Students, parents and teachers will have been interested to note the recent publication of a report, 'Supporting a Better Transition from Second-Level to Higher Education: Key Directions and Next Steps'.

The report, which was prepared by key stakeholders, developed out of the work of a 2011 joint NCCA/HEA conference, for which a comprehensive background paper had been prepared by Dr Aine Hyland. The Minister for Education and Skills Ruairi Quinn gave his commitment to progress on the three principal areas identified in the report.

To (1) reduce the number of level 8 degree programmes in higher education and make them more broadly-based; to (2) reduce the number of grading bands (A1, A2, B1, B2 etc); and (3) to address problematic predictability in the Leaving Certificate exams.

The proposed reduction in the number of level 8 degree programmes will find support amongst many guidance counsellors, who have argued for a long time against the proliferation of overly specific entry routes to courses.

It was clear that more specific course codes at entry often actually resulted in less choice for students starting courses.

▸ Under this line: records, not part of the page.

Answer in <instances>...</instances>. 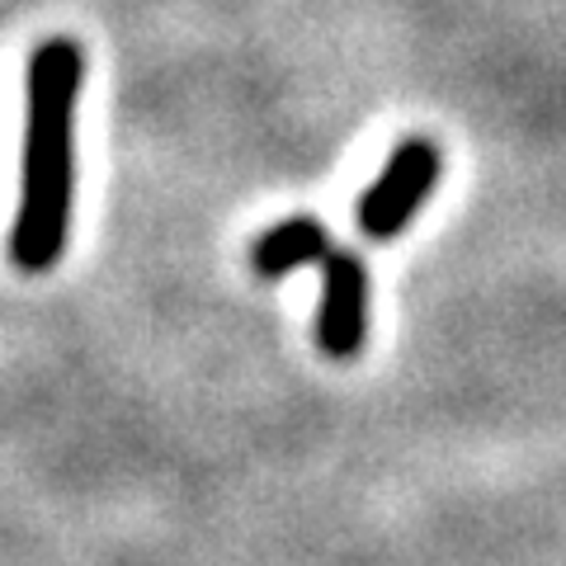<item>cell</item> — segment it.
I'll return each instance as SVG.
<instances>
[{"instance_id":"3957f363","label":"cell","mask_w":566,"mask_h":566,"mask_svg":"<svg viewBox=\"0 0 566 566\" xmlns=\"http://www.w3.org/2000/svg\"><path fill=\"white\" fill-rule=\"evenodd\" d=\"M368 331V264L359 251H331L322 260V312H316V345L326 359H354Z\"/></svg>"},{"instance_id":"7a4b0ae2","label":"cell","mask_w":566,"mask_h":566,"mask_svg":"<svg viewBox=\"0 0 566 566\" xmlns=\"http://www.w3.org/2000/svg\"><path fill=\"white\" fill-rule=\"evenodd\" d=\"M439 185V142L434 137H401L378 180L359 199V232L364 241H397L416 212L430 203Z\"/></svg>"},{"instance_id":"277c9868","label":"cell","mask_w":566,"mask_h":566,"mask_svg":"<svg viewBox=\"0 0 566 566\" xmlns=\"http://www.w3.org/2000/svg\"><path fill=\"white\" fill-rule=\"evenodd\" d=\"M331 241H326V222L312 218V212H297V218L274 222L270 232H260L251 245V264L260 279H283L293 270H303L312 260H326Z\"/></svg>"},{"instance_id":"6da1fadb","label":"cell","mask_w":566,"mask_h":566,"mask_svg":"<svg viewBox=\"0 0 566 566\" xmlns=\"http://www.w3.org/2000/svg\"><path fill=\"white\" fill-rule=\"evenodd\" d=\"M85 91V52L52 33L29 52L24 76V156L20 208L10 227V260L20 274H48L66 251L76 193V109Z\"/></svg>"}]
</instances>
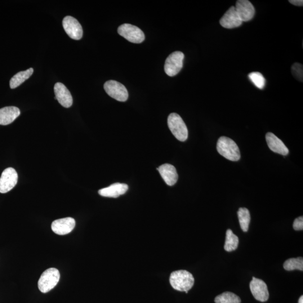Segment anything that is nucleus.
<instances>
[{
    "instance_id": "obj_24",
    "label": "nucleus",
    "mask_w": 303,
    "mask_h": 303,
    "mask_svg": "<svg viewBox=\"0 0 303 303\" xmlns=\"http://www.w3.org/2000/svg\"><path fill=\"white\" fill-rule=\"evenodd\" d=\"M248 77L258 88L262 90V89L265 87L266 79L261 73L259 72H253L249 74Z\"/></svg>"
},
{
    "instance_id": "obj_26",
    "label": "nucleus",
    "mask_w": 303,
    "mask_h": 303,
    "mask_svg": "<svg viewBox=\"0 0 303 303\" xmlns=\"http://www.w3.org/2000/svg\"><path fill=\"white\" fill-rule=\"evenodd\" d=\"M293 228L294 230L299 231L303 230V217L301 216L296 218L294 222Z\"/></svg>"
},
{
    "instance_id": "obj_19",
    "label": "nucleus",
    "mask_w": 303,
    "mask_h": 303,
    "mask_svg": "<svg viewBox=\"0 0 303 303\" xmlns=\"http://www.w3.org/2000/svg\"><path fill=\"white\" fill-rule=\"evenodd\" d=\"M33 68H29L25 71H22L16 74L10 81V87L15 89L21 85L26 80L28 79L33 73Z\"/></svg>"
},
{
    "instance_id": "obj_14",
    "label": "nucleus",
    "mask_w": 303,
    "mask_h": 303,
    "mask_svg": "<svg viewBox=\"0 0 303 303\" xmlns=\"http://www.w3.org/2000/svg\"><path fill=\"white\" fill-rule=\"evenodd\" d=\"M54 92L56 100L65 108H69L73 105V97L68 89L64 84L57 83L54 86Z\"/></svg>"
},
{
    "instance_id": "obj_27",
    "label": "nucleus",
    "mask_w": 303,
    "mask_h": 303,
    "mask_svg": "<svg viewBox=\"0 0 303 303\" xmlns=\"http://www.w3.org/2000/svg\"><path fill=\"white\" fill-rule=\"evenodd\" d=\"M289 2L294 5L302 6L303 5V0H290Z\"/></svg>"
},
{
    "instance_id": "obj_7",
    "label": "nucleus",
    "mask_w": 303,
    "mask_h": 303,
    "mask_svg": "<svg viewBox=\"0 0 303 303\" xmlns=\"http://www.w3.org/2000/svg\"><path fill=\"white\" fill-rule=\"evenodd\" d=\"M104 89L109 96L120 102H126L128 99V92L123 84L111 80L104 84Z\"/></svg>"
},
{
    "instance_id": "obj_5",
    "label": "nucleus",
    "mask_w": 303,
    "mask_h": 303,
    "mask_svg": "<svg viewBox=\"0 0 303 303\" xmlns=\"http://www.w3.org/2000/svg\"><path fill=\"white\" fill-rule=\"evenodd\" d=\"M118 32L119 35L132 43H141L145 39L144 32L137 26L130 24L120 25L118 28Z\"/></svg>"
},
{
    "instance_id": "obj_16",
    "label": "nucleus",
    "mask_w": 303,
    "mask_h": 303,
    "mask_svg": "<svg viewBox=\"0 0 303 303\" xmlns=\"http://www.w3.org/2000/svg\"><path fill=\"white\" fill-rule=\"evenodd\" d=\"M157 170L167 185L173 186L176 183L178 175L174 166L170 164H163L157 168Z\"/></svg>"
},
{
    "instance_id": "obj_10",
    "label": "nucleus",
    "mask_w": 303,
    "mask_h": 303,
    "mask_svg": "<svg viewBox=\"0 0 303 303\" xmlns=\"http://www.w3.org/2000/svg\"><path fill=\"white\" fill-rule=\"evenodd\" d=\"M250 289L253 297L256 300L261 302L268 301V288L264 281L253 277L250 283Z\"/></svg>"
},
{
    "instance_id": "obj_22",
    "label": "nucleus",
    "mask_w": 303,
    "mask_h": 303,
    "mask_svg": "<svg viewBox=\"0 0 303 303\" xmlns=\"http://www.w3.org/2000/svg\"><path fill=\"white\" fill-rule=\"evenodd\" d=\"M216 303H240L241 300L236 294L231 292H225L216 297Z\"/></svg>"
},
{
    "instance_id": "obj_13",
    "label": "nucleus",
    "mask_w": 303,
    "mask_h": 303,
    "mask_svg": "<svg viewBox=\"0 0 303 303\" xmlns=\"http://www.w3.org/2000/svg\"><path fill=\"white\" fill-rule=\"evenodd\" d=\"M220 23L225 28L233 29L239 27L243 21L240 19L235 6H231L222 17Z\"/></svg>"
},
{
    "instance_id": "obj_1",
    "label": "nucleus",
    "mask_w": 303,
    "mask_h": 303,
    "mask_svg": "<svg viewBox=\"0 0 303 303\" xmlns=\"http://www.w3.org/2000/svg\"><path fill=\"white\" fill-rule=\"evenodd\" d=\"M171 287L179 292H188L193 287L194 279L192 274L186 270L173 272L170 277Z\"/></svg>"
},
{
    "instance_id": "obj_3",
    "label": "nucleus",
    "mask_w": 303,
    "mask_h": 303,
    "mask_svg": "<svg viewBox=\"0 0 303 303\" xmlns=\"http://www.w3.org/2000/svg\"><path fill=\"white\" fill-rule=\"evenodd\" d=\"M167 124L172 135L177 140L185 142L188 139V128L179 115L176 113L171 114L168 116Z\"/></svg>"
},
{
    "instance_id": "obj_11",
    "label": "nucleus",
    "mask_w": 303,
    "mask_h": 303,
    "mask_svg": "<svg viewBox=\"0 0 303 303\" xmlns=\"http://www.w3.org/2000/svg\"><path fill=\"white\" fill-rule=\"evenodd\" d=\"M235 7L240 19L243 22L250 21L255 16V7L248 0H239L236 3Z\"/></svg>"
},
{
    "instance_id": "obj_2",
    "label": "nucleus",
    "mask_w": 303,
    "mask_h": 303,
    "mask_svg": "<svg viewBox=\"0 0 303 303\" xmlns=\"http://www.w3.org/2000/svg\"><path fill=\"white\" fill-rule=\"evenodd\" d=\"M217 150L223 157L231 161H238L240 158V152L237 144L230 138L221 137L217 144Z\"/></svg>"
},
{
    "instance_id": "obj_6",
    "label": "nucleus",
    "mask_w": 303,
    "mask_h": 303,
    "mask_svg": "<svg viewBox=\"0 0 303 303\" xmlns=\"http://www.w3.org/2000/svg\"><path fill=\"white\" fill-rule=\"evenodd\" d=\"M184 54L181 51L173 52L169 55L164 64V71L170 77L179 73L183 66Z\"/></svg>"
},
{
    "instance_id": "obj_15",
    "label": "nucleus",
    "mask_w": 303,
    "mask_h": 303,
    "mask_svg": "<svg viewBox=\"0 0 303 303\" xmlns=\"http://www.w3.org/2000/svg\"><path fill=\"white\" fill-rule=\"evenodd\" d=\"M266 140L269 149L274 152L283 155H287L289 154V151L287 147L274 134L270 132L267 133Z\"/></svg>"
},
{
    "instance_id": "obj_28",
    "label": "nucleus",
    "mask_w": 303,
    "mask_h": 303,
    "mask_svg": "<svg viewBox=\"0 0 303 303\" xmlns=\"http://www.w3.org/2000/svg\"><path fill=\"white\" fill-rule=\"evenodd\" d=\"M298 303H303V296H301V298H300V300H299Z\"/></svg>"
},
{
    "instance_id": "obj_4",
    "label": "nucleus",
    "mask_w": 303,
    "mask_h": 303,
    "mask_svg": "<svg viewBox=\"0 0 303 303\" xmlns=\"http://www.w3.org/2000/svg\"><path fill=\"white\" fill-rule=\"evenodd\" d=\"M60 279V272L56 269H48L43 273L38 282L39 291L47 293L54 288Z\"/></svg>"
},
{
    "instance_id": "obj_21",
    "label": "nucleus",
    "mask_w": 303,
    "mask_h": 303,
    "mask_svg": "<svg viewBox=\"0 0 303 303\" xmlns=\"http://www.w3.org/2000/svg\"><path fill=\"white\" fill-rule=\"evenodd\" d=\"M238 216L241 229L244 232H247L251 222L250 212L246 208H240L238 212Z\"/></svg>"
},
{
    "instance_id": "obj_25",
    "label": "nucleus",
    "mask_w": 303,
    "mask_h": 303,
    "mask_svg": "<svg viewBox=\"0 0 303 303\" xmlns=\"http://www.w3.org/2000/svg\"><path fill=\"white\" fill-rule=\"evenodd\" d=\"M292 72L294 77L299 81L303 82V65L300 63H295L292 65Z\"/></svg>"
},
{
    "instance_id": "obj_23",
    "label": "nucleus",
    "mask_w": 303,
    "mask_h": 303,
    "mask_svg": "<svg viewBox=\"0 0 303 303\" xmlns=\"http://www.w3.org/2000/svg\"><path fill=\"white\" fill-rule=\"evenodd\" d=\"M284 268L287 271H303V259L302 257L291 258L285 262Z\"/></svg>"
},
{
    "instance_id": "obj_9",
    "label": "nucleus",
    "mask_w": 303,
    "mask_h": 303,
    "mask_svg": "<svg viewBox=\"0 0 303 303\" xmlns=\"http://www.w3.org/2000/svg\"><path fill=\"white\" fill-rule=\"evenodd\" d=\"M62 26L65 32L71 38L75 40L81 39L83 37L82 26L79 22L71 16H67L62 20Z\"/></svg>"
},
{
    "instance_id": "obj_12",
    "label": "nucleus",
    "mask_w": 303,
    "mask_h": 303,
    "mask_svg": "<svg viewBox=\"0 0 303 303\" xmlns=\"http://www.w3.org/2000/svg\"><path fill=\"white\" fill-rule=\"evenodd\" d=\"M75 226V221L73 218L66 217L56 220L52 223L51 229L55 234L60 235L68 234Z\"/></svg>"
},
{
    "instance_id": "obj_20",
    "label": "nucleus",
    "mask_w": 303,
    "mask_h": 303,
    "mask_svg": "<svg viewBox=\"0 0 303 303\" xmlns=\"http://www.w3.org/2000/svg\"><path fill=\"white\" fill-rule=\"evenodd\" d=\"M239 245V238L235 235L232 230L228 229L226 231L225 250L227 252H232L237 249Z\"/></svg>"
},
{
    "instance_id": "obj_8",
    "label": "nucleus",
    "mask_w": 303,
    "mask_h": 303,
    "mask_svg": "<svg viewBox=\"0 0 303 303\" xmlns=\"http://www.w3.org/2000/svg\"><path fill=\"white\" fill-rule=\"evenodd\" d=\"M18 175L14 168L8 167L4 170L0 177V193H6L14 188Z\"/></svg>"
},
{
    "instance_id": "obj_17",
    "label": "nucleus",
    "mask_w": 303,
    "mask_h": 303,
    "mask_svg": "<svg viewBox=\"0 0 303 303\" xmlns=\"http://www.w3.org/2000/svg\"><path fill=\"white\" fill-rule=\"evenodd\" d=\"M128 186L126 184L115 183L107 188L99 191V194L102 197L109 198H118L119 196L126 193Z\"/></svg>"
},
{
    "instance_id": "obj_18",
    "label": "nucleus",
    "mask_w": 303,
    "mask_h": 303,
    "mask_svg": "<svg viewBox=\"0 0 303 303\" xmlns=\"http://www.w3.org/2000/svg\"><path fill=\"white\" fill-rule=\"evenodd\" d=\"M20 111L15 106L5 107L0 109V125L7 126L19 117Z\"/></svg>"
}]
</instances>
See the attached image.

The reduction in entry routes does not involve any reduction in the actual number of first-year places, but allows the entrants more flexibility in their first-year choices within a given programme.

The second commitment, the plan to reduce the numbers of Leaving Certificate grades is interesting.

Until 1992, there were only seven points to the scale in Leaving Certificate results (A, B, C, D, E, F and NG). However, at the request of the higher education institutions, this was expanded to 14 different grades (A1, A2, B1, B2, B3, etc) in order to improve the means "by which the Leaving Certificate exam could be used as a mechanism to determine entry to higher education and to reduce the level of random selection".

Random selection is the process whereby places are allocated by lottery to applicants tying on the same cut-off point. It is an unpopular way to lose a place.

However, the commitment to reduce the number of grades signals that the purpose of the Leaving Certificate as the formal end of second-level examination is as important as its use as a selection tool for higher education.

The third issue, problematic exam predictability, has been defined as an exam in which the nature of the examination paper can be sufficiently accurately predicted to mean either that the examination is not testing the full range of content expected, or that it is not assessing the assessment objectives as defined in the syllabus.

The changes agreed will be implemented on a phased basis for fifth year students who commence the Leaving Certificate cycle in 2014.